McKinnon was bleeding from the face and chest. His shotgun lay on the doormat, his lunchbox in the Cooper’s driveway.
ONCE FAST FRIENDS
Joseph Cooper first met McKinnon in third grade and by fifth grade they were best friends.
But while they attended school together, their connection faded over time. In April, Joseph Cooper kicked McKinnon out of the Cooper house, and their relationship was never the same.
“It’s like not hostile, but just kind of toleration,” Joseph Cooper told the grand jury. “You know you’re not friends, but you’re not enemies.”
Joseph Cooper kept their mutual friends; McKinnon was an outcast.
“He was interested in becoming friends again,” Joseph said. “I didn’t want him to.”
They were together in band class at the end of the school day just before the shooting.
After the gunfire faded, Joseph Cooper peered toward his parent’s driveway.
“… From the lunchbox, I knew it was Ayden,” Joseph said. “I caught a glimpse of him when he was on the street and the paramedics were giving him first aid.”
McKinnon later told police he “tried to kill Joseph Cooper.” Prosecutors point to that statement as part of “a plethora of evidence of intent to kill.”
“All the steps he took before walking to the Cooper home show that this was planned and methodical,” prosecutor Nell Christensen wrote. She argues that McKinnon should be tried as adult because the state initiated prosecution before the new law took effect.
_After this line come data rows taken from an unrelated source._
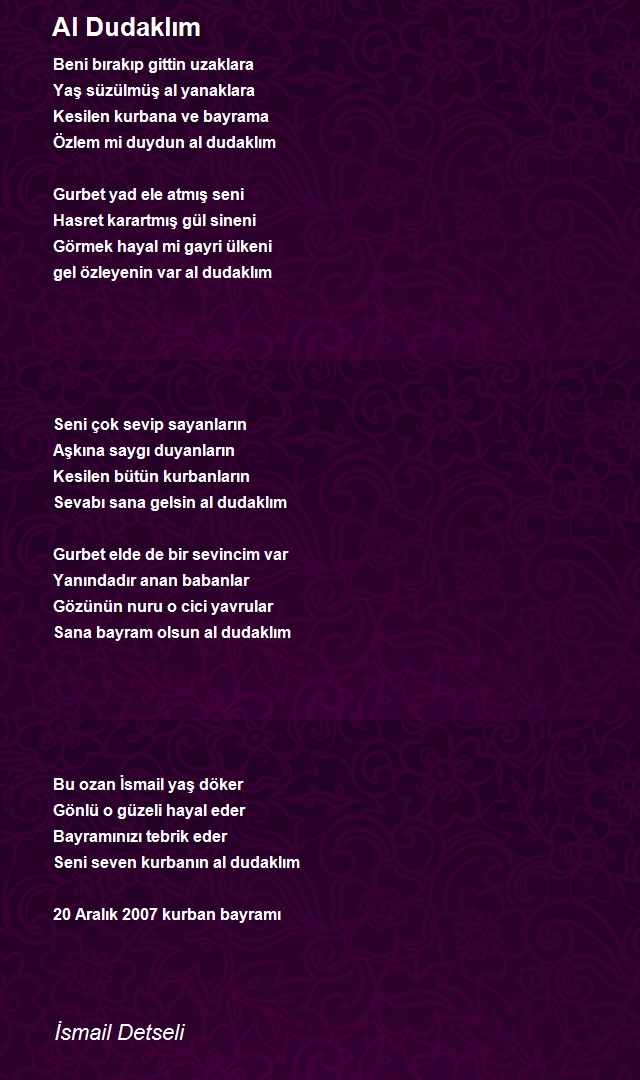 Al Dudaklım

Beni bırakıp gittin uzaklara
Yaş süzülmüş al yanaklara
Kesilen kurbana ve bayrama
Özlem mi duydun al dudaklım

Gurbet yad ele atmış seni
Hasret karartmış gül sineni
Görmek hayal mi gayri ülkeni
gel özleyenin var al dudaklım

Seni çok sevip sayanların
Aşkına saygı duyanların
Kesilen bütün kurbanların
Sevabı sana gelsin al dudaklım

Gurbet elde de bir sevincim var
Yanındadır anan babanlar
Gözünün nuru o cici yavrular
Sana bayram olsun al dudaklım

Bu ozan İsmail yaş döker
Gönlü o güzeli hayal eder
Bayramınızı tebrik eder
Seni seven kurbanın al dudaklım

20 Aralık 2007 kurban bayramı

İsmail Detseli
McKinnon was hospitalized for a few days after the incident while prosecutors served a notice of intent to seek an indictment. A week later a judge ordered him held on $720,000 bail, and a Clark County grand jury indicted him on Oct. 3.
Pitaro said that if McKinnon were in the juvenile system, he would be receiving treatment for autism and other mental health problems.
“The mental growth aspect is clear,” Pitaro said. “It’s the recognition that children are children.”
Addie Rolnick, associate professor of law at UNLV who specializes in juvenile justice issues, said the system has reversed course on how to prosecute young defendants facing serious charges. In the 1990s, she said, there was a push to move children to adult court.
“The juvenile system in general is built around the idea that kids are more capable of rehabilitation, to correct wayward behavior as opposed to punish,” Rolnick said. “A system that is mostly intended to provide services is a very different animal than a system that is mostly intended to punish.”
Rolnick said the walls of an adult prison could reinforce trauma on a child.
In a juvenile facility, McKinnon could receive better education, mental health treatment and intervention.
“With most kids, what’s going on with them is going to be better dealt with through treatment,” she said. “Adult jails tend to turn kids into worse criminals. That’s not to say that you wouldn’t want to punish a kid. In a perfect world we would think more carefully about why we’re doing it.”